Opeth „Pale Communion“ / VÖ 22.08.2014

 


 

Mit ihrem letzten Album „Heritage“ hatten sich Opeth stilistisch ganz neu ausgerichtet. Der Wandel vom modernen Gebräu aus Death-Metal und Progrock hin zum tief in den Siebzigerjahren verwurzelten Prog/Jazzrock/Krautrock-Konglomerat erfolgte damals sehr plötzlich und auch wenn das daraus entstandene Album durchaus ein gelungenes war, hatte man hier und dort das Gefühl, dass Mikael Åkerfeldt und Konsorten vom eigenen Experimentierdrang ein wenig übermannt worden waren. Ganz so wie ein Kind, das sich, anstatt einen Schritt nach dem anderen ins kalte Wasser zu tun, in einem einzigen Akt der Überwindung mit seinem ganzen Leibe hineinwirft, mussten die Schweden im neuen Stil erst noch ihre volle Orientierung gewinnen.
 

Und dazu nahmen sie zunächst einmal alles mit, was ihnen an musikalischen Ideen in den Sinn kam. Das Ergebnis war ein erstaunliches und unterhaltsames, zum Teil aber auch sehr zerstückeltes Werk. Auf „Pale Communion“ zeigen sie, dass sie sich in den neuen Gewässern zurechtgefunden haben und sie nunmehr mit beeindruckender Eleganz durchschwimmen. Die Änderungen gegenüber der vorherigen Platte liegen dieses Mal also eher im Detail, doch all die kleinen Verbesserungen zeigen unter dem Strich eine große Wirkung. Songarchitekt Åkerfeldt hat sein Zauberhändchen wiedergewonnen, mit dem er einzelne Passagen, die vordergründig nichts miteinander zu tun haben, in konsistente, schlüssige Lieder verwandelt.
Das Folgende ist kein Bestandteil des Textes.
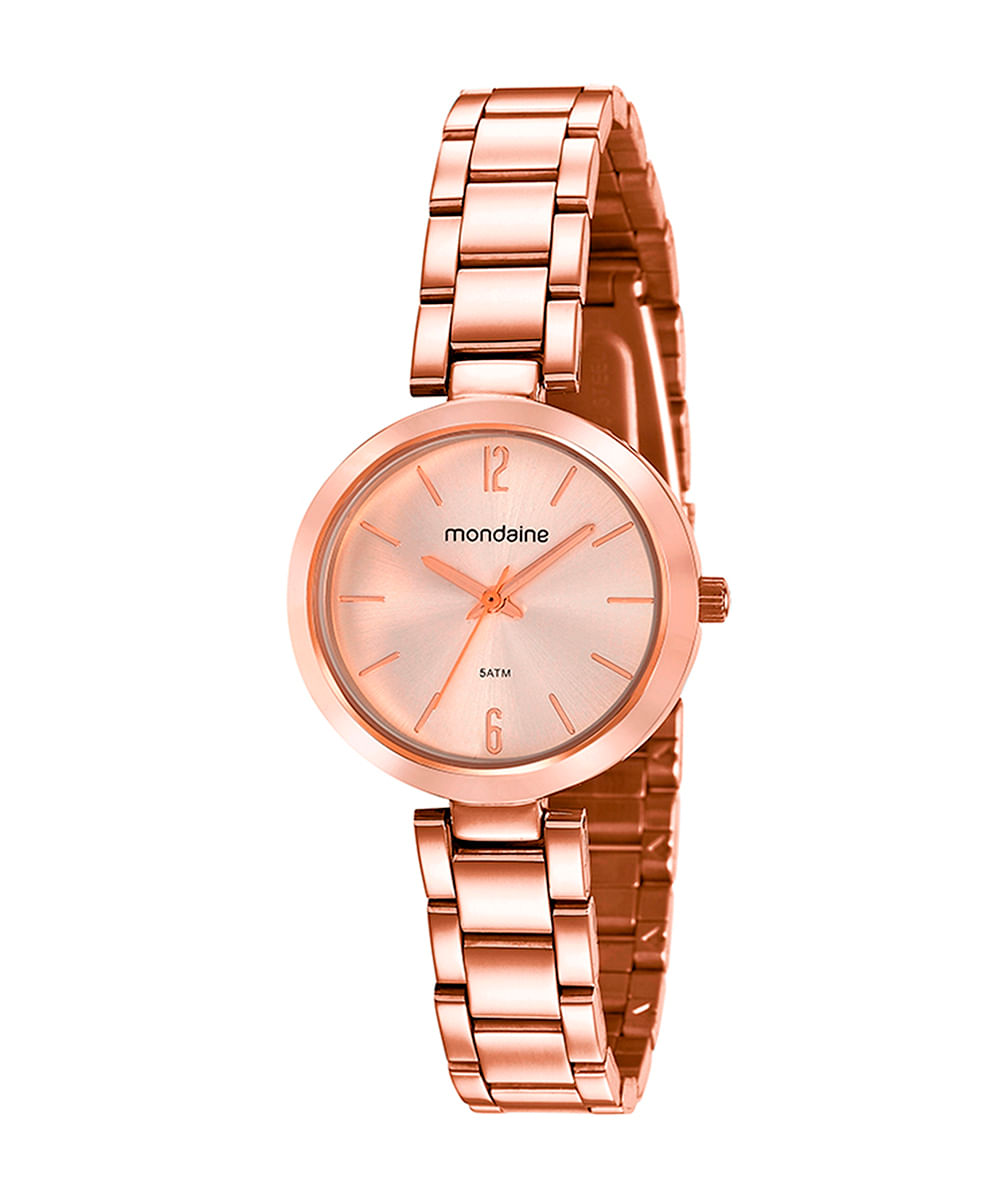 relógio mondaine analógico 53611lpmvre2kr rosê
Die allzu ausufernden, nur auf Atmosphäre aufbauenden Schwebepassagen von „Heritage“, an denen sich die Aufmerksamkeit des Hörers schnell aufreiben konnte, finden dabei auf dem neuen Album kaum Entsprechungen. Gut so, denn auch so bietet das Bombardement aus großartigen musikalischen Ideen, das auf „Pale Communion“ entfesselt wird, mehr als genug Abwechslung für viele, viele Hördurchgänge, bleibt aber dank der gestrafften Form stets ein Vergnügen. Daran dürften auch Åkerfeldts Mitmusiker einen großen Anteil gehabt haben, denn es scheint, als habe der Bandchef bei den Arrangements viel Vertrauen in seine Kollegen gesetzt und ihnen noch bessere Entfaltungsmöglichkeiten gewährt. Dies danken ihm alle Beteiligten, insbesondere aber Drummer Axe, mit glänzenden Instrumentalleistungen. Wesentlich mehr Spielraum hat der Liederschmied dieses Mal aber auch seiner eigenen Stimme eingeräumt: So expressiv und vielseitig wie auf dem neuen Album hat Åkerfeldt sein Organ bisher noch niemals eingesetzt und auch wenn mir sein sehr zurückhaltender Stil auf den älteren Alben letztlich nicht weniger zusagt, verleiht er der Musik damit eindeutig eine neue, frische Färbung. Das trifft im Übrigen auch auf den verstärkten und sehr gut auf die Stimmung in den jeweiligen Passagen angepassten Einsatz von Harmoniegesang (neben Åkerfeldt selbst sind hier Gitarrist Åkesson, Keyboarder Svalberg und der auch für den Mix verantwortlich zeichnende Steven Wilson zu hören) sowie die Integration eines Streicherensembles, das den Arrangements auf zweien der Lieder eine zusätzliche Dimension verleihen darf, zu. Ein fantastisches Album!